-- Yazılı Görev --
Okuma metninde yazarın teşekkür etmek istediği bebek hemşiresinin adı nedir?

Daha önce hiç bir teşekkür yazısı yazmamıştım, sitemde. Teşekkür etmek, çalışanlardan mutluluğumu ilgili mecralara iletmek huyumdur ama sitemde de yer vermemiştim yani! 🙂 Benim için bir ilk olacak..
Teşekkür etmek istediğim kişi Deniz’in hatırlamak bile istemediğim yoğun bakım günlerinde günümü ışıldatan bebek hemşiresi Selin Kapaklı. O günleri hiç yazmadım. Bir şeyi yazıya döktüğünüzde ölümsüzleştirirsiniz. Sadece yazıya dökmek bile yeterlidir hafızana daha güçlü kazımak için. Kaldı ki bir de o yazıyı arada bir yeniden okuma ihtimali vardır hayatın boyunca -ki o iyice çiviyle çakar o unutmak istediğin hatırayı zihnine!
Bu nedenle hiç yazmadım o yoğun bakım günlerimizi. Oradaki acılarımı, hüzünlerimi, gözyaşlarımı, duygularımı bir tek Barış bilir. Başka kimsenin de bilmesini istemem. Zaten bilmesi gerekenler yanımda olsaydı “tahmin etmek” yerine “bilirlerdi”.. Ben de atlattıktan sonra unutmayı seçtim o dönemi..

-- Kayıtlı Bilgiler --
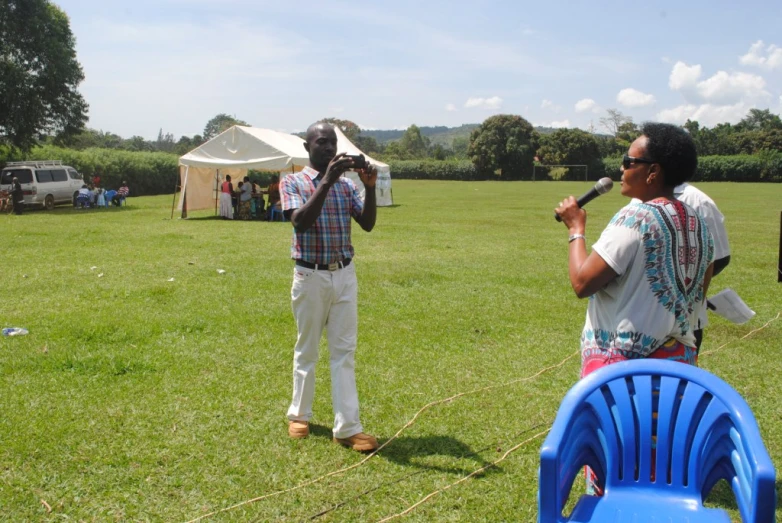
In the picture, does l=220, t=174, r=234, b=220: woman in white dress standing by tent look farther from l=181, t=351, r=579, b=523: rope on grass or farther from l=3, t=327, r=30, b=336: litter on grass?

-- Sorunun Çözümü --
Selin Kapaklı.